### Goal of the exercise
Write out the full listing exactly.

### Dataset extract
-- Opening Marker --
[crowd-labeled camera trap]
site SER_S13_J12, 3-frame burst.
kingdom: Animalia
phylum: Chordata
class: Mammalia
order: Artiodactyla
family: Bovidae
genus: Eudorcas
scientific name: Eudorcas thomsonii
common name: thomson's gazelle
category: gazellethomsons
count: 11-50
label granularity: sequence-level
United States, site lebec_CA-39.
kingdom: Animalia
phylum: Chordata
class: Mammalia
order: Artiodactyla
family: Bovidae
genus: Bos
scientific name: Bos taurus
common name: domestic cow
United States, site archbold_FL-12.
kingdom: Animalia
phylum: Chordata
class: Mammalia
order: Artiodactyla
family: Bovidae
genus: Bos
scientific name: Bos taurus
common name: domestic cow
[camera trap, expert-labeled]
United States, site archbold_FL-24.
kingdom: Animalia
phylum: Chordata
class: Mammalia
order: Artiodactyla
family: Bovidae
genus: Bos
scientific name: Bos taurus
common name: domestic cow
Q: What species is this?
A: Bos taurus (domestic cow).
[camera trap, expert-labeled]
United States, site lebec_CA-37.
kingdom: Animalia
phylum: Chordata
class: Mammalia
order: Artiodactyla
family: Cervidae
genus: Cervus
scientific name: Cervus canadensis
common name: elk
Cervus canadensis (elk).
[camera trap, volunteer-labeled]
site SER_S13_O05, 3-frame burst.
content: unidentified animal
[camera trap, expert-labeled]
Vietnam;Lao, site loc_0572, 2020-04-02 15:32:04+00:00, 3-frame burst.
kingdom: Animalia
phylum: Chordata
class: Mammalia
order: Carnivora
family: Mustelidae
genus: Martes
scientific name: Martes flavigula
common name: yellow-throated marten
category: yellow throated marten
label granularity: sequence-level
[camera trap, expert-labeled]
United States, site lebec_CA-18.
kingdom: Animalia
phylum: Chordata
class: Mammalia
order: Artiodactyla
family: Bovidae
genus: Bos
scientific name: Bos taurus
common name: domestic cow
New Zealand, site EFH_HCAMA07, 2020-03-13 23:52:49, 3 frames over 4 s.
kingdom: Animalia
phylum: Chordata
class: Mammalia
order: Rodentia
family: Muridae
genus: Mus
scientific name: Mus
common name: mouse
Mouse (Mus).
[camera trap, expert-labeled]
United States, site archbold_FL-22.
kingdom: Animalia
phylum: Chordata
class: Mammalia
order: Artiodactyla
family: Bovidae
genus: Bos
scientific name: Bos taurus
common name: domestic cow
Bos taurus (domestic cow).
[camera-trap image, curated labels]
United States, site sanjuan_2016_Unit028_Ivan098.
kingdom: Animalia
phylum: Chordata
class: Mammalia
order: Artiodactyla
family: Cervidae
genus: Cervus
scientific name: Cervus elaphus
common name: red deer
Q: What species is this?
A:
-- Closing Marker --
### Reply
[crowd-labeled camera trap]
site SER_S13_J12, 3-frame burst.
kingdom: Animalia
phylum: Chordata
class: Mammalia
order: Artiodactyla
family: Bovidae
genus: Eudorcas
scientific name: Eudorcas thomsonii
common name: thomson's gazelle
category: gazellethomsons
count: 11-50
label granularity: sequence-level
United States, site lebec_CA-39.
kingdom: Animalia
phylum: Chordata
class: Mammalia
order: Artiodactyla
family: Bovidae
genus: Bos
scientific name: Bos taurus
common name: domestic cow
United States, site archbold_FL-12.
kingdom: Animalia
phylum: Chordata
class: Mammalia
order: Artiodactyla
family: Bovidae
genus: Bos
scientific name: Bos taurus
common name: domestic cow
[camera trap, expert-labeled]
United States, site archbold_FL-24.
kingdom: Animalia
phylum: Chordata
class: Mammalia
order: Artiodactyla
family: Bovidae
genus: Bos
scientific name: Bos taurus
common name: domestic cow
Q: What species is this?
A: Bos taurus (domestic cow).
[camera trap, expert-labeled]
United States, site lebec_CA-37.
kingdom: Animalia
phylum: Chordata
class: Mammalia
order: Artiodactyla
family: Cervidae
genus: Cervus
scientific name: Cervus canadensis
common name: elk
Cervus canadensis (elk).
[camera trap, volunteer-labeled]
site SER_S13_O05, 3-frame burst.
content: unidentified animal
[camera trap, expert-labeled]
Vietnam;Lao, site loc_0572, 2020-04-02 15:32:04+00:00, 3-frame burst.
kingdom: Animalia
phylum: Chordata
class: Mammalia
order: Carnivora
family: Mustelidae
genus: Martes
scientific name: Martes flavigula
common name: yellow-throated marten
category: yellow throated marten
label granularity: sequence-level
[camera trap, expert-labeled]
United States, site lebec_CA-18.
kingdom: Animalia
phylum: Chordata
class: Mammalia
order: Artiodactyla
family: Bovidae
genus: Bos
scientific name: Bos taurus
common name: domestic cow
New Zealand, site EFH_HCAMA07, 2020-03-13 23:52:49, 3 frames over 4 s.
kingdom: Animalia
phylum: Chordata
class: Mammalia
order: Rodentia
family: Muridae
genus: Mus
scientific name: Mus
common name: mouse
Mouse (Mus).
[camera trap, expert-labeled]
United States, site archbold_FL-22.
kingdom: Animalia
phylum: Chordata
class: Mammalia
order: Artiodactyla
family: Bovidae
genus: Bos
scientific name: Bos taurus
common name: domestic cow
Bos taurus (domestic cow).
[camera-trap image, curated labels]
United States, site sanjuan_2016_Unit028_Ivan098.
kingdom: Animalia
phylum: Chordata
class: Mammalia
order: Artiodactyla
family: Cervidae
genus: Cervus
scientific name: Cervus elaphus
common name: red deer
Q: What species is this?
A:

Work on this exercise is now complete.